**WRITTEN PROBLEM:**
Which lines in the rows below contain the string "drawer"? Pick out and copy each one, matching case exactly.

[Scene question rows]
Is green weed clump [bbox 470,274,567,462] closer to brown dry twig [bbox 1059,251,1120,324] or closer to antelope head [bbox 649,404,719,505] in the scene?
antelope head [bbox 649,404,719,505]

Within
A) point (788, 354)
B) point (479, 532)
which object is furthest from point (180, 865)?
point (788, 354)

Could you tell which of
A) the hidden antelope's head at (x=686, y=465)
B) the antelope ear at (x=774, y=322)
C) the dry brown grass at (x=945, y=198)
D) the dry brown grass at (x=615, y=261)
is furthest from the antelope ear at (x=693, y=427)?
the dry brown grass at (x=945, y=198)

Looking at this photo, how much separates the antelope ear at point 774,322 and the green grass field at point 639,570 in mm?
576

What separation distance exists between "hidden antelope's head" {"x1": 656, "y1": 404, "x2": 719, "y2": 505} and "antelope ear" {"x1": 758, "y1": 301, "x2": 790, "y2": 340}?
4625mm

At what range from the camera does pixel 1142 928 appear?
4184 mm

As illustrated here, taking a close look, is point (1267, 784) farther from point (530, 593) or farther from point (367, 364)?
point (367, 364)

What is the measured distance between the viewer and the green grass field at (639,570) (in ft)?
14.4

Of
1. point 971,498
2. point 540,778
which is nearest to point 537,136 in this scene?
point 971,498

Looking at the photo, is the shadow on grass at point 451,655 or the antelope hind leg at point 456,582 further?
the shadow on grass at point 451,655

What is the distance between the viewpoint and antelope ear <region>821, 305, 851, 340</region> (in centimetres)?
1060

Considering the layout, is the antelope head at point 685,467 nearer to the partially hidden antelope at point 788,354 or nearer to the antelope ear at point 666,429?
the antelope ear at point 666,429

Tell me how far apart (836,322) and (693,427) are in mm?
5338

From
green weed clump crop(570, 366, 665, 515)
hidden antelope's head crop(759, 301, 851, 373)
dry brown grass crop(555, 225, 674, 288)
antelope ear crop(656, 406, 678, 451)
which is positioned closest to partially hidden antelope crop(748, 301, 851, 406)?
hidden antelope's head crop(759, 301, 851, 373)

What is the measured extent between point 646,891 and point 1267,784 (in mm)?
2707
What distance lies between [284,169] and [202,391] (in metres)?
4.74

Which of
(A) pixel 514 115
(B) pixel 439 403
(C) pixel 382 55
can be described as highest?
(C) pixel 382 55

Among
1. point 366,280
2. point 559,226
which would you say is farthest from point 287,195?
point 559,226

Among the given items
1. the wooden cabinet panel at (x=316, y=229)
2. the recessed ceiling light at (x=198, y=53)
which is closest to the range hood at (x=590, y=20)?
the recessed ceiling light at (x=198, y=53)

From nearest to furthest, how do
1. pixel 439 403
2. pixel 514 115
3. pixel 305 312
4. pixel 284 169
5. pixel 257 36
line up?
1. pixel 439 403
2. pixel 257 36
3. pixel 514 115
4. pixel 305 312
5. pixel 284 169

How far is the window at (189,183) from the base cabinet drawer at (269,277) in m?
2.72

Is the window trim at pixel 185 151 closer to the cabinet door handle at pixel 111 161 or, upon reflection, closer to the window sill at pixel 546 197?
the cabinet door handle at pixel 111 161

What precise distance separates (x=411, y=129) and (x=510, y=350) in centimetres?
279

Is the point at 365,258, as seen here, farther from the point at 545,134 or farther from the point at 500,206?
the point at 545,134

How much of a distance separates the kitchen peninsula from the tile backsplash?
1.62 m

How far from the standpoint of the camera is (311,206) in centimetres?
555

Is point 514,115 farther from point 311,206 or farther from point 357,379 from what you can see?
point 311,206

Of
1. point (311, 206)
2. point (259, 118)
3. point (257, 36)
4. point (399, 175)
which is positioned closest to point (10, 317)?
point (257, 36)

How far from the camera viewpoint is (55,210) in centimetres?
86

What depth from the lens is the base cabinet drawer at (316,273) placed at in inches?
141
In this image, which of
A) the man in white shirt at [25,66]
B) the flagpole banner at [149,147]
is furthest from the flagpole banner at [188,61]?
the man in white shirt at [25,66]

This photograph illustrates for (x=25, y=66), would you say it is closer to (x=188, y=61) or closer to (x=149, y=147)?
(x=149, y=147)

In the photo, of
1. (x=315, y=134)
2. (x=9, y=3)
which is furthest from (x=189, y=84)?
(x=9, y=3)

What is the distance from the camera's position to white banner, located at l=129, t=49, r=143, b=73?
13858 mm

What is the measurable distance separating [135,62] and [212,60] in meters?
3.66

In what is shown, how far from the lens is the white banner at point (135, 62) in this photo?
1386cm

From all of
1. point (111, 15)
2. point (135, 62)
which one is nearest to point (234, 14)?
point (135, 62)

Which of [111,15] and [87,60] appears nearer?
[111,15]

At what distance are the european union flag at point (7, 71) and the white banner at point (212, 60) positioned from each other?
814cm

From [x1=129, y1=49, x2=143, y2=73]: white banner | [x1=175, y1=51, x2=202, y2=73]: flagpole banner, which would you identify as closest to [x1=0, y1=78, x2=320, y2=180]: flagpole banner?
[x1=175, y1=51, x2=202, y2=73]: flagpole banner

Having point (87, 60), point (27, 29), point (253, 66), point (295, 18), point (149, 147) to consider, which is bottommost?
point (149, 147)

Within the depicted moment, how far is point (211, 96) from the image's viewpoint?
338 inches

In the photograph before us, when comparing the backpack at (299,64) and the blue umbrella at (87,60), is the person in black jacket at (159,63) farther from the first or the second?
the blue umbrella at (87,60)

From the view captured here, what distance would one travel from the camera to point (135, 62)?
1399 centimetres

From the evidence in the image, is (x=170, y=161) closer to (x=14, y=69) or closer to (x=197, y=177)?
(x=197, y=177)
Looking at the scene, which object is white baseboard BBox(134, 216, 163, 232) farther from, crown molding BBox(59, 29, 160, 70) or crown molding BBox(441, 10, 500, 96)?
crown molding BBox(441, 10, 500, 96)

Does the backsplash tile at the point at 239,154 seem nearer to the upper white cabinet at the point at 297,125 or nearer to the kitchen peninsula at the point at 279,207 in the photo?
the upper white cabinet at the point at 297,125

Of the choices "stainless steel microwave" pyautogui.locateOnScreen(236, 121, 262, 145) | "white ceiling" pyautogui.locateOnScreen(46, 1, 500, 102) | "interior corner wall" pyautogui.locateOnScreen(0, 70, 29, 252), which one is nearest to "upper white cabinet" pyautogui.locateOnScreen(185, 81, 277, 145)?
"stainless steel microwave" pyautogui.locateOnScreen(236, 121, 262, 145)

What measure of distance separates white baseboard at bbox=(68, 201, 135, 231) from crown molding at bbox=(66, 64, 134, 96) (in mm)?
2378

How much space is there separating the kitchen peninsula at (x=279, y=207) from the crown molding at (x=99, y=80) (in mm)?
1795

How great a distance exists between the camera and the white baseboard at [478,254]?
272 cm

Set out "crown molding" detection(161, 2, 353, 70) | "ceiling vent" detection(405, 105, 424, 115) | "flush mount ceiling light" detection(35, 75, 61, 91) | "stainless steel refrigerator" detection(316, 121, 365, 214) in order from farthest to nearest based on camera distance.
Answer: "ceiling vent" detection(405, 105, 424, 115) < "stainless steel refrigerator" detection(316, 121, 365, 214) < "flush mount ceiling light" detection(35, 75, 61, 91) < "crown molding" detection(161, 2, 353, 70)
...
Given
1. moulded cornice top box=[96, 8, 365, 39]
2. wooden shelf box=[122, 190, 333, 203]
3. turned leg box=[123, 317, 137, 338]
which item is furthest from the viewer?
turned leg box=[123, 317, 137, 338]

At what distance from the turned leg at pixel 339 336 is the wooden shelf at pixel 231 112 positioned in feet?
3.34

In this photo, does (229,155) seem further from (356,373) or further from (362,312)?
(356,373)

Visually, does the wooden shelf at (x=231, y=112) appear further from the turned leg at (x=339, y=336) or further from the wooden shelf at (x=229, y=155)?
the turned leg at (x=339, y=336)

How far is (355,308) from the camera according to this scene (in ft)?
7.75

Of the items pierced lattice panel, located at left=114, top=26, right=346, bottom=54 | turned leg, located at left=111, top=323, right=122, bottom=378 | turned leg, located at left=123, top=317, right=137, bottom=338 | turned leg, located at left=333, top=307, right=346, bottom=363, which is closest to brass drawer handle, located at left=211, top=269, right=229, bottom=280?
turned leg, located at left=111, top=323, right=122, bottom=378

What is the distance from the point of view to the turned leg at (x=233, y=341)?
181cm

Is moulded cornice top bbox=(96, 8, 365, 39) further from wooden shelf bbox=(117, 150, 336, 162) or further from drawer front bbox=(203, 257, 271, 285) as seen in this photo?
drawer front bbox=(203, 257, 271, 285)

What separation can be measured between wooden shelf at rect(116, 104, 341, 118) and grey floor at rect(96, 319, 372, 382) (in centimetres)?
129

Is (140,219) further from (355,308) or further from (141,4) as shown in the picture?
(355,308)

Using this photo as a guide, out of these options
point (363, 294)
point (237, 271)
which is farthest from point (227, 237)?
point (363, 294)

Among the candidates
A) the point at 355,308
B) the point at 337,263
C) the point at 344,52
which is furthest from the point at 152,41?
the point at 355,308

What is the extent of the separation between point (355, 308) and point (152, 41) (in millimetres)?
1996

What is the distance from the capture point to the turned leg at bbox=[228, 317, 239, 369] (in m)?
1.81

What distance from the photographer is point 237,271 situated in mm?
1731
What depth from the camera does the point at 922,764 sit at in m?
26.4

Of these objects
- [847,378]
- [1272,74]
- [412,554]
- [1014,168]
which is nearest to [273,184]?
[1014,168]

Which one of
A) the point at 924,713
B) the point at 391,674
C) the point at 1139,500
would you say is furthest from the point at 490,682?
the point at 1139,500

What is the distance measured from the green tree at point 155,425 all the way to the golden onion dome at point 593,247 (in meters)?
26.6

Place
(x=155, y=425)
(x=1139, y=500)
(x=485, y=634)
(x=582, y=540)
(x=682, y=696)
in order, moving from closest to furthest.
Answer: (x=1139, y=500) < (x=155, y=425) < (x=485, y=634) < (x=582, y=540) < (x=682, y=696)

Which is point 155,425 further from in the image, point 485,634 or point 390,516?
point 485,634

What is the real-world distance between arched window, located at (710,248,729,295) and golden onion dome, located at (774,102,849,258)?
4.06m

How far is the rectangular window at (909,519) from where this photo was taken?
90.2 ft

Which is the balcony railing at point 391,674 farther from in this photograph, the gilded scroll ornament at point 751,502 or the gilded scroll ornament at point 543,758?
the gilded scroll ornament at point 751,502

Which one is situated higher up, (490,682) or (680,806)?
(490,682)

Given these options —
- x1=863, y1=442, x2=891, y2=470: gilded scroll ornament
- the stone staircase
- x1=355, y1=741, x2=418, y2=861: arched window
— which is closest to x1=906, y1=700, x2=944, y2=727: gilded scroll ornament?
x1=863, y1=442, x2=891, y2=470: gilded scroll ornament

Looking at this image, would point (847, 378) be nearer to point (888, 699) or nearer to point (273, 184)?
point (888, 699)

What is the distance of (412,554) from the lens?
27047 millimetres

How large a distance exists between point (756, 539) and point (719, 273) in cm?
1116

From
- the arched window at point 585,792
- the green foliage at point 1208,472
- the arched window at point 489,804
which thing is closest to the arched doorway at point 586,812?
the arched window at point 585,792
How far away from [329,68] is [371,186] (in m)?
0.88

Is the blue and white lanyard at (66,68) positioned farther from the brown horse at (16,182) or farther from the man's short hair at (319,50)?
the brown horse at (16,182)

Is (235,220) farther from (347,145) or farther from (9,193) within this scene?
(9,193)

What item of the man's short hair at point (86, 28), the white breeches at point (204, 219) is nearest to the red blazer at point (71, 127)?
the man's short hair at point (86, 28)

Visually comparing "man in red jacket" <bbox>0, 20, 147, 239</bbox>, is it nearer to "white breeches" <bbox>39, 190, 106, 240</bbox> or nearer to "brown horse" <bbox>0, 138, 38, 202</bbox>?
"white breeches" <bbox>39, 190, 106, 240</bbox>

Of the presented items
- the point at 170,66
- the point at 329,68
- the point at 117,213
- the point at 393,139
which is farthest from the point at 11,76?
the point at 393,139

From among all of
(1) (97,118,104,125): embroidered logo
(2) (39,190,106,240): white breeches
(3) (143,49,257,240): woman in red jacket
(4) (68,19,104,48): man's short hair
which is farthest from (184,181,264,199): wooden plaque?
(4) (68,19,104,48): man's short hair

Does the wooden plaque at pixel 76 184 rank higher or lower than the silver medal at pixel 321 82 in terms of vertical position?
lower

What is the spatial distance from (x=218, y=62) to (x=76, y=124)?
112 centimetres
---
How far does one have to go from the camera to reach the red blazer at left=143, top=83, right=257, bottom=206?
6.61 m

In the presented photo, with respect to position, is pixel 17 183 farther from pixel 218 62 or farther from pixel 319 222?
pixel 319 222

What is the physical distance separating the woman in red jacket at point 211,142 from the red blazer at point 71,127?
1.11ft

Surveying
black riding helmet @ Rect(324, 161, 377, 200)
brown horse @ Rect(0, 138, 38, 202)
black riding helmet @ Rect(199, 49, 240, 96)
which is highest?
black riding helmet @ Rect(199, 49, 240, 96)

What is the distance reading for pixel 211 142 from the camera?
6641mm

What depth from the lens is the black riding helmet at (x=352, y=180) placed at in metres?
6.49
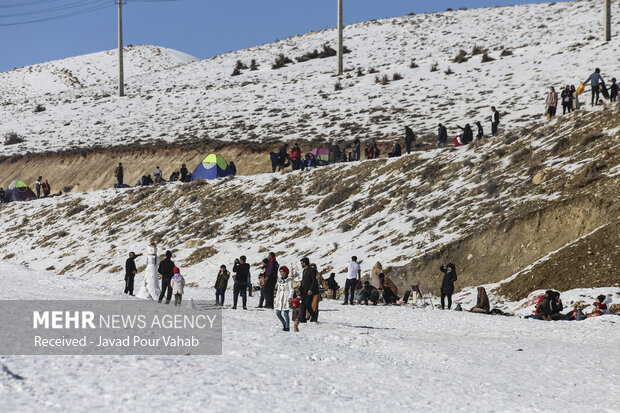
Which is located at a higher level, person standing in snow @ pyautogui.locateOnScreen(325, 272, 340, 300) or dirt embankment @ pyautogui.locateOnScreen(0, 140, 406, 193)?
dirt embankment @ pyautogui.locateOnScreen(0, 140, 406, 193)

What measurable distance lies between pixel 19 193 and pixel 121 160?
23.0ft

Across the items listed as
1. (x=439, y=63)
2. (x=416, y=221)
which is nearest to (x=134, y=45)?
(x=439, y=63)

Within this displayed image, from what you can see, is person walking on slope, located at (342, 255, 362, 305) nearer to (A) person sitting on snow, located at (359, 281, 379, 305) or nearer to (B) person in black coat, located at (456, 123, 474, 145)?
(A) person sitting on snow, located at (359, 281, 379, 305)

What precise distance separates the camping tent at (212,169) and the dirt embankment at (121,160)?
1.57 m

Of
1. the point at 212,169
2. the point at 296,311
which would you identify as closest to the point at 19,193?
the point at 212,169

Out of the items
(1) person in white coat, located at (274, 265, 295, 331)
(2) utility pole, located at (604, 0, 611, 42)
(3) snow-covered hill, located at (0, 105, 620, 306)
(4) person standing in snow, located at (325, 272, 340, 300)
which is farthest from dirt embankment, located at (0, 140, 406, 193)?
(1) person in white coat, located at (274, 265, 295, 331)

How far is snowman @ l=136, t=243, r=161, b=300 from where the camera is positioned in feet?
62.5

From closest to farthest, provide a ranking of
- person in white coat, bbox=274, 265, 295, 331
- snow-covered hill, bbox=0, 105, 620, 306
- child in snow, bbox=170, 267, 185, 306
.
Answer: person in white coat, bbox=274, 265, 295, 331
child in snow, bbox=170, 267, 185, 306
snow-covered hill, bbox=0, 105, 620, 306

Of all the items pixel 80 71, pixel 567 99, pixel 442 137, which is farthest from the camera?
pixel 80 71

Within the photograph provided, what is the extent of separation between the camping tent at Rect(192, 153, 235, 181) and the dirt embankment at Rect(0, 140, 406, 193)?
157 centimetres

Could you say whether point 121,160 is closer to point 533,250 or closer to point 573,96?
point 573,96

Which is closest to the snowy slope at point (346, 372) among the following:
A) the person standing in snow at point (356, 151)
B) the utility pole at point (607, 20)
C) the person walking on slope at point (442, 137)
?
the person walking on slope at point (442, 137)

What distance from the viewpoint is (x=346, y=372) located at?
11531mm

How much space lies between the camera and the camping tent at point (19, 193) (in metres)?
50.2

**RESULT FOR THIS TASK:**
How far is the window at (189,183) from the base cabinet drawer at (269,277) in m?
What depth from the lens is the base cabinet drawer at (316,273) placed at in inches?
Of the items pierced lattice panel, located at left=114, top=26, right=346, bottom=54 | turned leg, located at left=111, top=323, right=122, bottom=378 | turned leg, located at left=123, top=317, right=137, bottom=338 | turned leg, located at left=333, top=307, right=346, bottom=363, which is closest to brass drawer handle, located at left=211, top=269, right=229, bottom=280?
Is moulded cornice top bbox=(96, 8, 365, 39) further from wooden shelf bbox=(117, 150, 336, 162) or further from drawer front bbox=(203, 257, 271, 285) as seen in this photo?
drawer front bbox=(203, 257, 271, 285)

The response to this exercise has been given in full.